A principal novidade da Ford será o novo Ford Fusion, que como a maioria de seus concorrentes se focará em ressaltar os avanços em tecnologia, segurança, conforto e, principalmente, baixo consumo e emissões de gases.

Já a Chrysler apresentará seu Dodge Dart, que também quer conquistar o crescente mercado de carros compactos, dominado por modelos como o Ford Focus, o Hyundai Elantra e o Chevrolet Cruze, compacto mais vendido no ano passado.

Os fabricantes japoneses, especialmente a Toyota, terceira em vendas nos EUA em 2011, chega a Detroit com a intenção de reavivar sua indústria após o devastador impacto na produção do terremoto e tsunami do dia 11 de março no país.

A tragédia teve um efeito devastador na cadeia de distribuição de Toyota, Nissan e Honda em nível mundial e freou o caminho da recuperação que havia sido iniciado com duros cortes e novas estratégias.
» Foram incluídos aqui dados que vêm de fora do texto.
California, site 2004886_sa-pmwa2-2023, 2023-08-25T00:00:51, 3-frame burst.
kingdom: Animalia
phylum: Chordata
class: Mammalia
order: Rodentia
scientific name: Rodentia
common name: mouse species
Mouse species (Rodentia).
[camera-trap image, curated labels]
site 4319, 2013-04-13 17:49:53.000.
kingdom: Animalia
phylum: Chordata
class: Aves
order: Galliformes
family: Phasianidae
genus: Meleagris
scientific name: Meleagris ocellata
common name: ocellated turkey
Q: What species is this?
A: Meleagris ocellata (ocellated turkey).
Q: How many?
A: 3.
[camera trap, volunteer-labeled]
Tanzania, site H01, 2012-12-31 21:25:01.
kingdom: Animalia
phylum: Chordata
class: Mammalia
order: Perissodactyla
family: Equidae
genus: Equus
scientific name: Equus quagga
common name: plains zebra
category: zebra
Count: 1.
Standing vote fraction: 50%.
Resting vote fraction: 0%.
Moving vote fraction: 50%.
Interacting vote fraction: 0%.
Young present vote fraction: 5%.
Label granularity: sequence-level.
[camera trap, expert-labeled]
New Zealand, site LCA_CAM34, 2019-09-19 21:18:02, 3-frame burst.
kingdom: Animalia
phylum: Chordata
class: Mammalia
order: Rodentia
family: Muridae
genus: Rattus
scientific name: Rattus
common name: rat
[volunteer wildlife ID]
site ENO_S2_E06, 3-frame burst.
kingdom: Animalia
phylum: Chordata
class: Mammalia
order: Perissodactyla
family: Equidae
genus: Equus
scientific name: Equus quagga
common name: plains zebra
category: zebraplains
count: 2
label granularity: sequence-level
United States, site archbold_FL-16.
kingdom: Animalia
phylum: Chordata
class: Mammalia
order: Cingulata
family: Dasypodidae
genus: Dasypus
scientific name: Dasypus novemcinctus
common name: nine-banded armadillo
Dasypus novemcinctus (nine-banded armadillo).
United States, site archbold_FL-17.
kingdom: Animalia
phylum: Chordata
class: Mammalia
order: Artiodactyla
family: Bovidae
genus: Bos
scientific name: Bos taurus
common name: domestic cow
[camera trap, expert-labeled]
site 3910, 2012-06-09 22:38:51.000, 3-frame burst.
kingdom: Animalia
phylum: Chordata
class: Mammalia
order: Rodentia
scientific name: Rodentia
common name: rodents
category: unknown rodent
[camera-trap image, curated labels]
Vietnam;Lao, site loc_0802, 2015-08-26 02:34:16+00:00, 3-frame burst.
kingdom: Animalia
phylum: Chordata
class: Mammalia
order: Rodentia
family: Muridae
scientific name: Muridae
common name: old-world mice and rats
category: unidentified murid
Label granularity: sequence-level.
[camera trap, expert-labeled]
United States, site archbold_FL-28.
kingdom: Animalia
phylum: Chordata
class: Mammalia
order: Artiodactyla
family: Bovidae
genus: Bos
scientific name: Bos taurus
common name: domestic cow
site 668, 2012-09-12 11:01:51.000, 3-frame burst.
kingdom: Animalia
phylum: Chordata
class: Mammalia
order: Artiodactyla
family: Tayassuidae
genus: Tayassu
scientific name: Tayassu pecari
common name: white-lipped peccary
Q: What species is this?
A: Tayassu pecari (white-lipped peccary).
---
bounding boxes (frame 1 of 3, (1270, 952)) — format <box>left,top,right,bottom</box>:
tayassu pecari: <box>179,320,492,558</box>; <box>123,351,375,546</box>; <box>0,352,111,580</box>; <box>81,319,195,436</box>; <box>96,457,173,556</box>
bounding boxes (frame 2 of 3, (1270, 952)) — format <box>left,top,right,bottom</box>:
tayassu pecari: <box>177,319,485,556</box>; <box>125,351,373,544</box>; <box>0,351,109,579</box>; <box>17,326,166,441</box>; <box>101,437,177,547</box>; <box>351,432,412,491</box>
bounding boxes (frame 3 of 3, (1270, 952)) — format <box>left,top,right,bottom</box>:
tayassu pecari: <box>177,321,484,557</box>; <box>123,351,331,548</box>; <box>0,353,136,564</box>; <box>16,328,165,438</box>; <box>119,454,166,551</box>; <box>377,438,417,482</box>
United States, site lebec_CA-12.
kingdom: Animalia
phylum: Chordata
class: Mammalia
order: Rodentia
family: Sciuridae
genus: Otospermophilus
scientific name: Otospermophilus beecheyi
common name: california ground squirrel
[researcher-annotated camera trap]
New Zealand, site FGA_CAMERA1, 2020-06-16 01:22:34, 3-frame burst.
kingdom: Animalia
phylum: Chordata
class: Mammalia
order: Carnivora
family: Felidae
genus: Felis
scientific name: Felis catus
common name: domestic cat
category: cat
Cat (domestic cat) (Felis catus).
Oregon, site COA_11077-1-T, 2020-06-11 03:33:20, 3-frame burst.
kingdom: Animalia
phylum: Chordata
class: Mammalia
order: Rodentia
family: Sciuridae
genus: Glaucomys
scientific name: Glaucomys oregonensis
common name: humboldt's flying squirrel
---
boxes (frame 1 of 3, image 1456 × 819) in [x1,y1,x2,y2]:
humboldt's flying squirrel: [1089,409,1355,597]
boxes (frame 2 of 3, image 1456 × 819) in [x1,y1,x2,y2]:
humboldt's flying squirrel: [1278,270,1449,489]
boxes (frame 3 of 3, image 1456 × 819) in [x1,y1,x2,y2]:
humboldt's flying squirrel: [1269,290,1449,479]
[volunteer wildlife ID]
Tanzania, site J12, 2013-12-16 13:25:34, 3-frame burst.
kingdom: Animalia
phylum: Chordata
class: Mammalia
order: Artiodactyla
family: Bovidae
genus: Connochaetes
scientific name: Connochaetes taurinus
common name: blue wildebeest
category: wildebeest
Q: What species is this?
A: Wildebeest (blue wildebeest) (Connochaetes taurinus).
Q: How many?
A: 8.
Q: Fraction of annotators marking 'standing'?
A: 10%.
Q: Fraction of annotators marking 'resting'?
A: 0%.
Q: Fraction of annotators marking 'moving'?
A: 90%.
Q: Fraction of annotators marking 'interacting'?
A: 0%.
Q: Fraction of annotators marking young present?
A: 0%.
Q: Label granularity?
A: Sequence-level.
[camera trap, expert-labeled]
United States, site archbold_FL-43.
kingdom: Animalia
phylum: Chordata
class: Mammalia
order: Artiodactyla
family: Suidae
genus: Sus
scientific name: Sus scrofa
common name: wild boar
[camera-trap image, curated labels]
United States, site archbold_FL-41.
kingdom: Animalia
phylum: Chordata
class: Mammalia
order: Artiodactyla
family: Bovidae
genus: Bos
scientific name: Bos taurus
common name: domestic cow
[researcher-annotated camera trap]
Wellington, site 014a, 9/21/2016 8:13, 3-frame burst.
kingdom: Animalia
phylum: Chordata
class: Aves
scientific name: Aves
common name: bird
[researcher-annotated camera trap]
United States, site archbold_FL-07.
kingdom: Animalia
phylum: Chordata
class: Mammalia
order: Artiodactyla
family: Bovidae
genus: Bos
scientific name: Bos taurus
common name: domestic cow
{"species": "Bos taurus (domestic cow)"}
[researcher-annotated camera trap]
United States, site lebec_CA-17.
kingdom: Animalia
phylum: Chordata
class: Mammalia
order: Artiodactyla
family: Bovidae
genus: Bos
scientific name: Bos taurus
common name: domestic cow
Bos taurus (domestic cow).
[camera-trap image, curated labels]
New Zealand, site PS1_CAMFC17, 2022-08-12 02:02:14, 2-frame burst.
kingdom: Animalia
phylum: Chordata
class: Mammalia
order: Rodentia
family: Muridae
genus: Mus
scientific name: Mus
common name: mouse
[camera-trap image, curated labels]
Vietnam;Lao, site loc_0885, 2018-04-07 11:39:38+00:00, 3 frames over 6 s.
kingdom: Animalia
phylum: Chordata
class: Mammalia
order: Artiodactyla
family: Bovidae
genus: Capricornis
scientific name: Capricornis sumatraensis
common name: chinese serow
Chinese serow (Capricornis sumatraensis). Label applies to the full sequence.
A Toyota voltará a apresentar novidades no campo dos carros híbridos plug-in, com maior autonomia em regime elétrico, com a apresentação do protótipo NS4, enquanto reservará para os amantes do luxo a apresentação do Lexus LF-LC.

Outras das novidades esperadas são uma nova versão do Honda Accord Coupé, um novo 4×4 Pathfinder de Nissan e a versão 2013 do Hyundai Genesis.

Apesar do gosto dos americanos pelas muitas cilindradas e pelos grandes espaços sobre as quatro rodas, a crise deixará sua marca no Salão de Detroit, já que o protagonismo será dos carros compactos e dos motores de baixo consumo.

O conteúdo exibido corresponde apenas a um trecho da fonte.